Every record needs to come back as written, except for the pictures.

(Records contained in a dataset)

[Start of section]

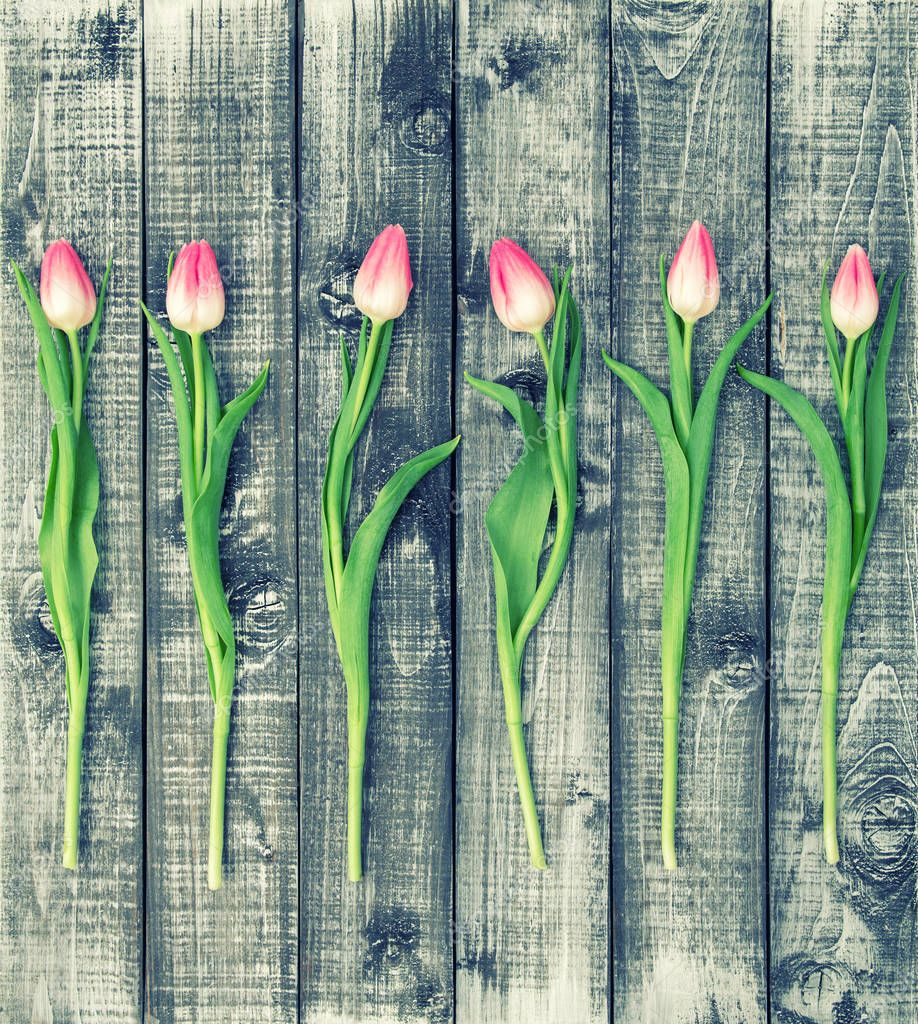 Floral flat lay Tulip flowers wooden background vintage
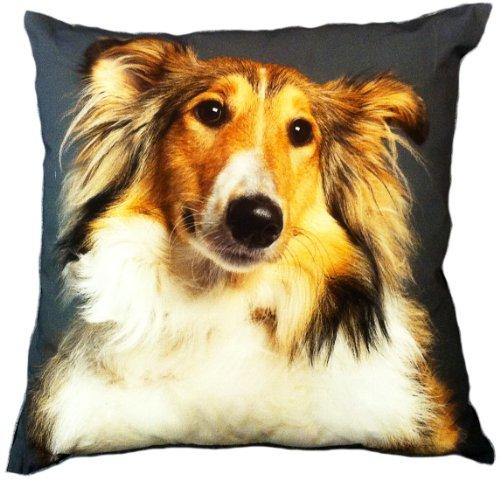 "Artiwa Sheltie Shetland Sheepdog Dog Cotton & Soft Velvet Sofa Couch Throw Decorative Pillow Cover 18""X18"" (Pc55A03) front-150842"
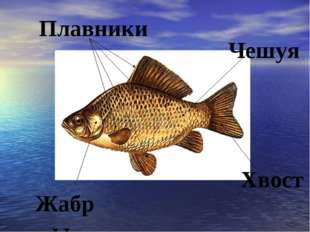 Хвост Плавники Чешуя Жабры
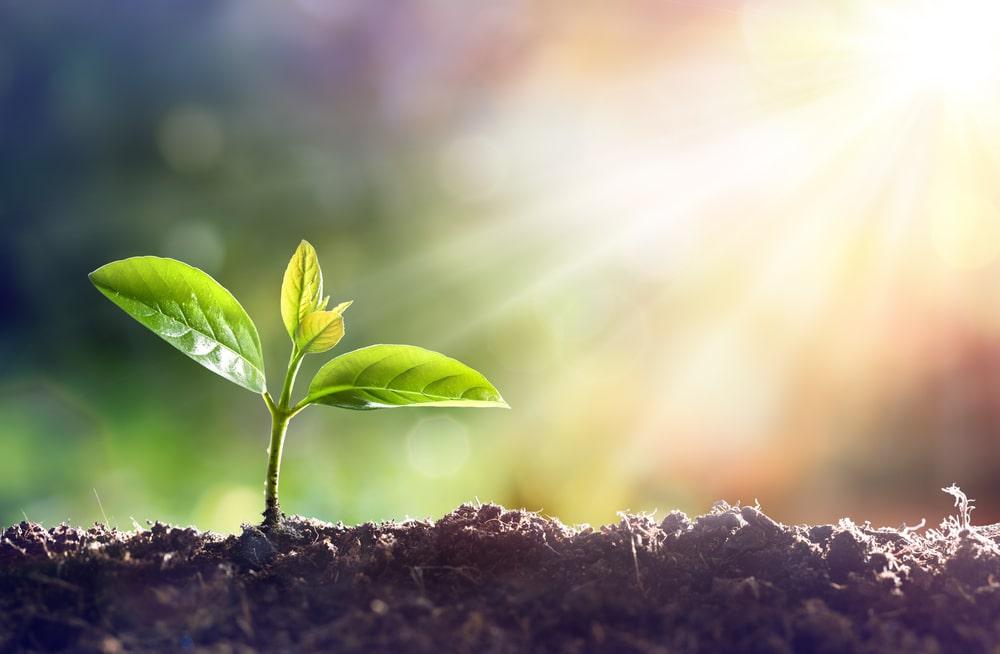 pouvoir des plantes
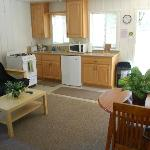 Cabin #2 kitchenette/living room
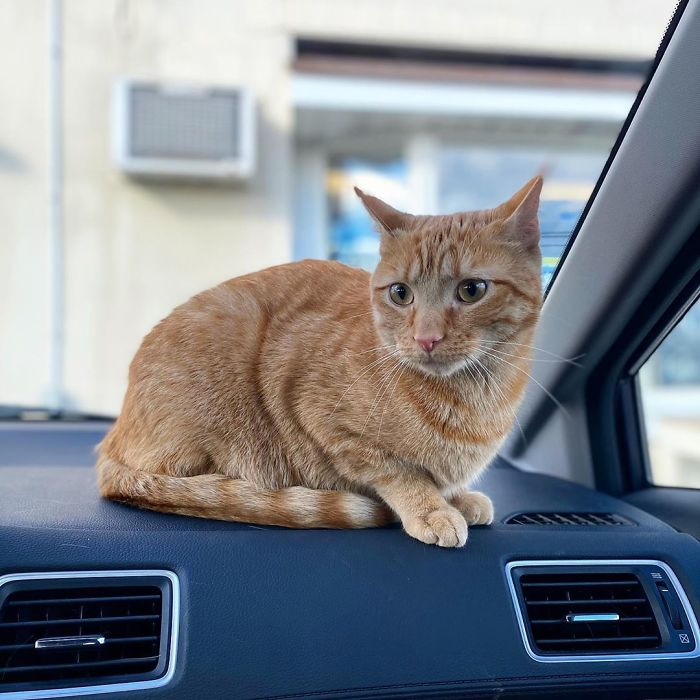 The cat's place in the car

[End of section]

* RESPONSE BELOW:
 Floral flat lay Tulip flowers wooden background vintage
 "Artiwa Sheltie Shetland Sheepdog Dog Cotton & Soft Velvet Sofa Couch Throw Decorative Pillow Cover 18""X18"" (Pc55A03) front-150842"
 Хвост Плавники Чешуя Жабры
 pouvoir des plantes
 Cabin #2 kitchenette/living room
 The cat's place in the car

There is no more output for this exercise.